Она должна быть в Чистилище. И у неё не было жетона, она не могла его покинуть.
В лице Джули проскальзывает паника. Быстро, едва уловимо, но Генрих успевает её заметить. Джули всегда отлично врала, вряд ли ей будет сложно солгать сейчас.
— Сбежала, — отчаянно огрызается Джул. Ну что ж, это очевидно. Это не тот факт, который стоит скрывать.
— У кого жетон украла? — настойчиво продолжает Генрих.
— Не знаю, — врет Джули. Врет. Это видно не по запаху, но по глазам. В чем же она может бояться признаться. Догадаться не так и сложно.
— У Агаты украла? — Джули сужает глаза. Её раздражает его догадливость. Но видимо, отступать ей некуда.
— Да, — нехотя выдавливает она.
Сам по себе факт кражи не был особенным поводом для беспокойства. Если, разумеется, побег Джули произошел после побега Генриха. Но если нет? Агата с некоторых пор — по совету Генри же — сняла жетон с запястья, стала прятать его под одеждой. Значит, Джул не могла его украсть, попросту сорвав. А если забирала не так — значит, забирала с дематериализующейся отравленной души.

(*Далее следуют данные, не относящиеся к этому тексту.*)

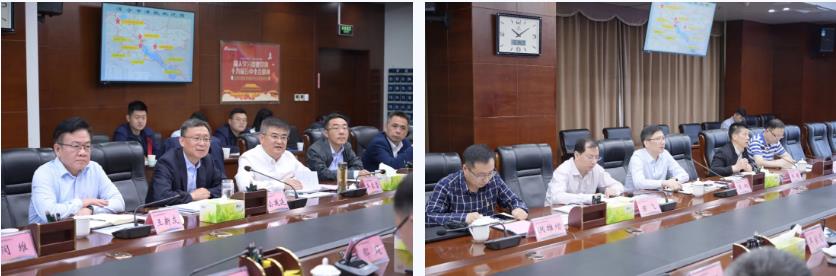 1621067986184384.jpg 1621067986184384.jpg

— Ты её отравила? — рычит Генрих, крепче вжимая Джули в стену.
— Безумно нравится, когда ты такой дикий, — её руки скользят по его телу.
Кажется, от неё будет мало проку, если её не остудить. Генрих глядит в её глаза. Долго. Пристально. Пробуждая боль внутри и направляя её вдоль по невидимым нитям, протянутой между его зрачками и зрачками суккубы. Тело Джули вздрагивает, рот распахивается, суккуба взвизгивает от боли. Генрих боль дозирует. Да — демон Джули сильный, но на Холме Исчадий многие были сильными, и мало кто находился в сознании. Он не хочет сейчас размазать Джул до бесчувственности, ему нужны ответы.
Боль отпускает Джули не сразу, но когда отпускает — суккуба с трудом ворочает языком первые секунд сорок.
— Что это? — выдыхает она.
— Ты её отравила? — спокойно переспрашивает Генрих.
— Нет, не я! — выкрикивает Джули ему в лицо. — Коллинз. Ясно?
Да, действительно. Это было легко предположить. Если подловили Агату на слое, где селили сестер милосердия, у Джули не было жетона, чтобы туда спуститься. У Коллинза был. Но зачем бы такие сложности, зачем жетон именно Агаты? Зачем можно захотеть травить именно её. Тревожное предчувствие шевелится в груди. Было у яда суккубов одно подходящее под условия задачи неприятное особое свойство.